TEXT EXCERPT
________

Christians, it seems, want their religious ideology sanctioned by the state; when "outside" (non-Christian) ideologies are posed, they are often dismissed as heathen and godless. But when a Catholic ideologist of Saint Thomas Aquinas' stature pronounces against the current personhood credo, Christians cannot so easily shout "heretic" and consign him to burn in some obscure level of hell.

Pope John Paul II, in a November 1993 anti-abortion speech given to the U.S. bishops, stated: "Fundamental moral principles, in fact, are an essential ingredient of the formation of public policy, as was clearly understood and intended by your nation's Founding Fathers." But if we take the pope seriously on this point, then we must recognize that the official Catholic "moral principle" at the time of our nation's founding was that abortion was permissible up to the sixth or eighth week of pregnancy. This is in direct conflict with the "fundamental moral principles" of current Catholic thinking - yet the pope seems to suggest that those earlier principles should have been written into law. We must conclude either that the pope is unaware of church history (which is very unlikely) or that he does not mean what he says here.

________

ENTRIES PROVIDED

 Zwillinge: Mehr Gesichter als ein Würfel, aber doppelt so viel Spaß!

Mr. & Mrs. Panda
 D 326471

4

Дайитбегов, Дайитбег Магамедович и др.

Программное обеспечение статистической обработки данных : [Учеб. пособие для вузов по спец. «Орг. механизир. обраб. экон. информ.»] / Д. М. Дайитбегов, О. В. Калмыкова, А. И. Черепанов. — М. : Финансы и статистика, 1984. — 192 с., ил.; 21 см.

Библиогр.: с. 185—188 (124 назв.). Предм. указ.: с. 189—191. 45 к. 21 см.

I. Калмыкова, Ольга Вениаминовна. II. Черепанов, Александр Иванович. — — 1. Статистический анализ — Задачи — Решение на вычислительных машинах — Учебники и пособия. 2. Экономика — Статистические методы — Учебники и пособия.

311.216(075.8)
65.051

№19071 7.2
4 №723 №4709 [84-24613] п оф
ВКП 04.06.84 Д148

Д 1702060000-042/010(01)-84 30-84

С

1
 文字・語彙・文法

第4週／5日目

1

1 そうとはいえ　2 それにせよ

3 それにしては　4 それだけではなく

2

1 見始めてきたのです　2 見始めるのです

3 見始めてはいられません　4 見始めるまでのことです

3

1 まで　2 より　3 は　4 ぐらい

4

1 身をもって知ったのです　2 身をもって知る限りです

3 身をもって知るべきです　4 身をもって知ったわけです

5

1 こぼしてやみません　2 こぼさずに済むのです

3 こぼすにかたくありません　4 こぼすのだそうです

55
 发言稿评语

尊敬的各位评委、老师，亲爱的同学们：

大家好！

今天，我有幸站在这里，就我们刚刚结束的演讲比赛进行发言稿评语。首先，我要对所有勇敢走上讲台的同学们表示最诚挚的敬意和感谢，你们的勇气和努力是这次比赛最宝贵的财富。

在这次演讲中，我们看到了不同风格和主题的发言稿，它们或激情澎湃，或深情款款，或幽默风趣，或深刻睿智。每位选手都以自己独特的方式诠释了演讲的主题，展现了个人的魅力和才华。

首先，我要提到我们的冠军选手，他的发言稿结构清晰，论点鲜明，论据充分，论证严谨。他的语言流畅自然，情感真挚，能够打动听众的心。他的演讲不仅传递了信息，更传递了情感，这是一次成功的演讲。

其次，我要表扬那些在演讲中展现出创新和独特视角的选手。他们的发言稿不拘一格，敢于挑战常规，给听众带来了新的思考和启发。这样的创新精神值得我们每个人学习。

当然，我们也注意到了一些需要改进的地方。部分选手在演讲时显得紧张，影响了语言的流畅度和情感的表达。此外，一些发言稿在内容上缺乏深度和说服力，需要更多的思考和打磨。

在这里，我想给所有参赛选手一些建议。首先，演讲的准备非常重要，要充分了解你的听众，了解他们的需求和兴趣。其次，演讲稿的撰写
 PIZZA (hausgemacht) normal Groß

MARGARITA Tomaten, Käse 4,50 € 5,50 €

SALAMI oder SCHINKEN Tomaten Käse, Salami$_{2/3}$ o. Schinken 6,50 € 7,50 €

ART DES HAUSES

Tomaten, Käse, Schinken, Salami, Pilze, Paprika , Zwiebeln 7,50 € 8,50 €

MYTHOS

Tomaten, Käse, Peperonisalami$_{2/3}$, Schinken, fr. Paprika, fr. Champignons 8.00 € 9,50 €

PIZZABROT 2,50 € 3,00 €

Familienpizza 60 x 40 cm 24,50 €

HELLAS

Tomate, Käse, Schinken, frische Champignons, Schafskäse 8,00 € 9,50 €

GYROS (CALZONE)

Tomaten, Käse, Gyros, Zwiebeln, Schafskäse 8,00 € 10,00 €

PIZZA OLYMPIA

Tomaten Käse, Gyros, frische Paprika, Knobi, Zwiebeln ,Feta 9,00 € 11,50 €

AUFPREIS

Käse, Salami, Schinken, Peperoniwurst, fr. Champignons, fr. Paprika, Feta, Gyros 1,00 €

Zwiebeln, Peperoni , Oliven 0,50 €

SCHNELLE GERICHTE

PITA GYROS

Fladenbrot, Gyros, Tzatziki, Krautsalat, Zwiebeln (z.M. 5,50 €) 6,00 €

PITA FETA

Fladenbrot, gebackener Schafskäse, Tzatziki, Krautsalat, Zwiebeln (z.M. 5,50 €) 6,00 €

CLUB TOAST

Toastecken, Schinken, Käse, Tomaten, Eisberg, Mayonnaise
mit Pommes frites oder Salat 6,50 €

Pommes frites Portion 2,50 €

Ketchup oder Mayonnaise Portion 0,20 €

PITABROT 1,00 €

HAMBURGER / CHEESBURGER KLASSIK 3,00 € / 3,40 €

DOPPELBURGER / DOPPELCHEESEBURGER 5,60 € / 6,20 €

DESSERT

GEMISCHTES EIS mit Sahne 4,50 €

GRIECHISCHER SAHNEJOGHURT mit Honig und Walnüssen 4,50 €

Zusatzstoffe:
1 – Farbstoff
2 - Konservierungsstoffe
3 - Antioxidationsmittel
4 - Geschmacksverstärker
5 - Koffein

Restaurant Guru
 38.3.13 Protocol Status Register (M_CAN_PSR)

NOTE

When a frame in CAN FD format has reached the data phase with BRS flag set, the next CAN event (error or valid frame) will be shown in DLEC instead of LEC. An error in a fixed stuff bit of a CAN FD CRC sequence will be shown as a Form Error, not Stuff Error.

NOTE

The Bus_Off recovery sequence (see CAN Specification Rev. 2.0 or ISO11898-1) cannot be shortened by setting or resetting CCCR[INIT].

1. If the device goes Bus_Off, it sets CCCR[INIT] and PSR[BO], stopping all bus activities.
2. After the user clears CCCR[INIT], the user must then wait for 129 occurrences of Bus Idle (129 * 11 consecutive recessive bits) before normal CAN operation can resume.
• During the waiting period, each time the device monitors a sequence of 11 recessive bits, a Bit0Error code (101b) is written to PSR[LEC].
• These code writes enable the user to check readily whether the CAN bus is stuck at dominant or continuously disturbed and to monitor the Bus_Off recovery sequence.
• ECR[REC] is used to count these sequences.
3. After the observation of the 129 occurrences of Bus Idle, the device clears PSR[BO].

________

TASK SET
1. Do these statements agree with the passage on Catholic teaching and abortion? Answer yes or no for each and quote the words of the passage that decide it: (a) The pope gave the speech to the U.S. bishops in November 1993. (b) At the nation's founding, official Catholic teaching allowed abortion up to the twelfth week of pregnancy. (c) The passage judges it likely that the pope does not know church history.
2. Carry on the passage on Catholic teaching and abortion from where it stops, keeping its argument and tone.

ANSWERS FOR THE EXERCISE
1.
(a) Yes: "in a November 1993 anti-abortion speech given to the U.S. bishops"
(b) No: "abortion was permissible up to the sixth or eighth week of pregnancy"
(c) No: "the pope is unaware of church history (which is very unlikely)"

2.
Therefore, it seems, Christians do not really want their ideology sanctioned by the state, for that would entail the inclusion of an embarrassing contradictory tradition. Rather, they really want to have only their most recent visceral responses and intuitional moral impressions stamped onto the gavel of state authority. Opening the door to this sort of idiosyncratic contingency is death to the secular state.